===== Source records

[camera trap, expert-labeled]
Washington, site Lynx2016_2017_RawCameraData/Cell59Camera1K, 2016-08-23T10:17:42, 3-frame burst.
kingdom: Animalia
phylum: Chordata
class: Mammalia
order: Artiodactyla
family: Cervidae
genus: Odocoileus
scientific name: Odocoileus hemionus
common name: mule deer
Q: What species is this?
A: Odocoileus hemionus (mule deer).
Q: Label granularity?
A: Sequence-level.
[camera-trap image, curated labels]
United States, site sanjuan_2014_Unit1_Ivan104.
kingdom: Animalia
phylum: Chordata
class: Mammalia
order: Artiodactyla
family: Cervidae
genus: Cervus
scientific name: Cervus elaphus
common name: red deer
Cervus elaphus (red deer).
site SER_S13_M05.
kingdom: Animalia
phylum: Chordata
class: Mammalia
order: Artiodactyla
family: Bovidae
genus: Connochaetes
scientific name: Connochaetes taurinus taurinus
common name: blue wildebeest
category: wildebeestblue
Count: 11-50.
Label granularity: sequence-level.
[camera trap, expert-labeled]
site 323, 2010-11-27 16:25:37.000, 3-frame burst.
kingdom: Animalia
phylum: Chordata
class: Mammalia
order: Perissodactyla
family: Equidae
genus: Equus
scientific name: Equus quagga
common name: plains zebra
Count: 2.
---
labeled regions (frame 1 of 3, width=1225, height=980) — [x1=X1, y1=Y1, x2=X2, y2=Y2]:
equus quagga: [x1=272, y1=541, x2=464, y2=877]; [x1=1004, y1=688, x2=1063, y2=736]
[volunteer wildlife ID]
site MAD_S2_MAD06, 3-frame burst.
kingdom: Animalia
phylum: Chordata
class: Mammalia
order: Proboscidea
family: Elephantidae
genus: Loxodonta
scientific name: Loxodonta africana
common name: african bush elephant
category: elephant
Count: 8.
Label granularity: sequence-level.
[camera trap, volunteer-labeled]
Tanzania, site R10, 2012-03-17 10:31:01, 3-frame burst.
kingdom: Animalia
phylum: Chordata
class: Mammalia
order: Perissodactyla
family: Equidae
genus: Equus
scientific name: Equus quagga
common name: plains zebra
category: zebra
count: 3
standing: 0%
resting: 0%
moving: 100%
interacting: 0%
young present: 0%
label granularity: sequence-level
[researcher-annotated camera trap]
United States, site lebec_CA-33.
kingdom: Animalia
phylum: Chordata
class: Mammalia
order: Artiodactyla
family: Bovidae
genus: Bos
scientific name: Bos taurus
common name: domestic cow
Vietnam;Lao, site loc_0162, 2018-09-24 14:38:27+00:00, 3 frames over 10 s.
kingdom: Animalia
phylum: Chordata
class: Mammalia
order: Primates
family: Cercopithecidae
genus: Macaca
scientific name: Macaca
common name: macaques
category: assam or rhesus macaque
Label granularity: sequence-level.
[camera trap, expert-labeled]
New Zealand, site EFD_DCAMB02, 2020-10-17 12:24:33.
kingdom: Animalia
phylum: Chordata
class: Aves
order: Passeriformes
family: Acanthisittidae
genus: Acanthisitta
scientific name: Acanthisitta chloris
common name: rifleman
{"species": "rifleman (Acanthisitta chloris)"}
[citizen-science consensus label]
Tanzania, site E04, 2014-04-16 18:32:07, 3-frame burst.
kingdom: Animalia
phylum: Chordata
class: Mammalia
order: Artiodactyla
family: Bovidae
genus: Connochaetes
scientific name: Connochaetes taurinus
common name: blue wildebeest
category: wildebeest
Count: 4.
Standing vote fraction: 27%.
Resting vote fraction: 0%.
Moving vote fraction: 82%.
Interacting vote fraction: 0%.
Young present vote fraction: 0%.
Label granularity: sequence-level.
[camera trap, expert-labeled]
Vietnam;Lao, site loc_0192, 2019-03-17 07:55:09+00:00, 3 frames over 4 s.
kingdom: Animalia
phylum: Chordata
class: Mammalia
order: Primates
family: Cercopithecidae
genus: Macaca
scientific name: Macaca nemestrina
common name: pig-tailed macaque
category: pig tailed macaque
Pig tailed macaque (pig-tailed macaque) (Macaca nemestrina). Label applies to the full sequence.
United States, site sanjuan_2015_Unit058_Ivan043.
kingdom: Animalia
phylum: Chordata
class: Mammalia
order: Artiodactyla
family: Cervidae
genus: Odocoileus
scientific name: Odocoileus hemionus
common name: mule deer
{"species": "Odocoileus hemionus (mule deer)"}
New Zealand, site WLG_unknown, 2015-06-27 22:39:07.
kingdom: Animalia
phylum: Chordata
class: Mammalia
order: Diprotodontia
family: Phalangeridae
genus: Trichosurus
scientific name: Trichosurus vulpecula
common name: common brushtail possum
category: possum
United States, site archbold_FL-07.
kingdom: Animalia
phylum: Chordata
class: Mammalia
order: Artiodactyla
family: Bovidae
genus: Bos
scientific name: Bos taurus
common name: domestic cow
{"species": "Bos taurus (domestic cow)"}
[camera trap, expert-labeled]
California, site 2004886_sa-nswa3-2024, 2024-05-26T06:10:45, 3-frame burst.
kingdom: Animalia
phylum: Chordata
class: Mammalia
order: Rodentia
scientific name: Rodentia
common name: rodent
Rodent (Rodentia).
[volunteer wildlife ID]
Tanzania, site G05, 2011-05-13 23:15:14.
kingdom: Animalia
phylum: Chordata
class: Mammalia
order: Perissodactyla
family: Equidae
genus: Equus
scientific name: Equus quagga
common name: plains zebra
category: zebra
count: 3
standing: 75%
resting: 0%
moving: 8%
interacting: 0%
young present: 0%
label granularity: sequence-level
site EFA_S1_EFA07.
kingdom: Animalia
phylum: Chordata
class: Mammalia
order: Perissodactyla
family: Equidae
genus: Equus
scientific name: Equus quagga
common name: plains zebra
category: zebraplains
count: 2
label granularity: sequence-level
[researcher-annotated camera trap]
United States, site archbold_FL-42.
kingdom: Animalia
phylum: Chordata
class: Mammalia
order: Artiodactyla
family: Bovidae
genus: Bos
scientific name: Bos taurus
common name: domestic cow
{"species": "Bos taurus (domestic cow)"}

==========

■ What is needed ■
The reply should be nothing but the number of lines in the entries that include "United".

■ Answer box ■
5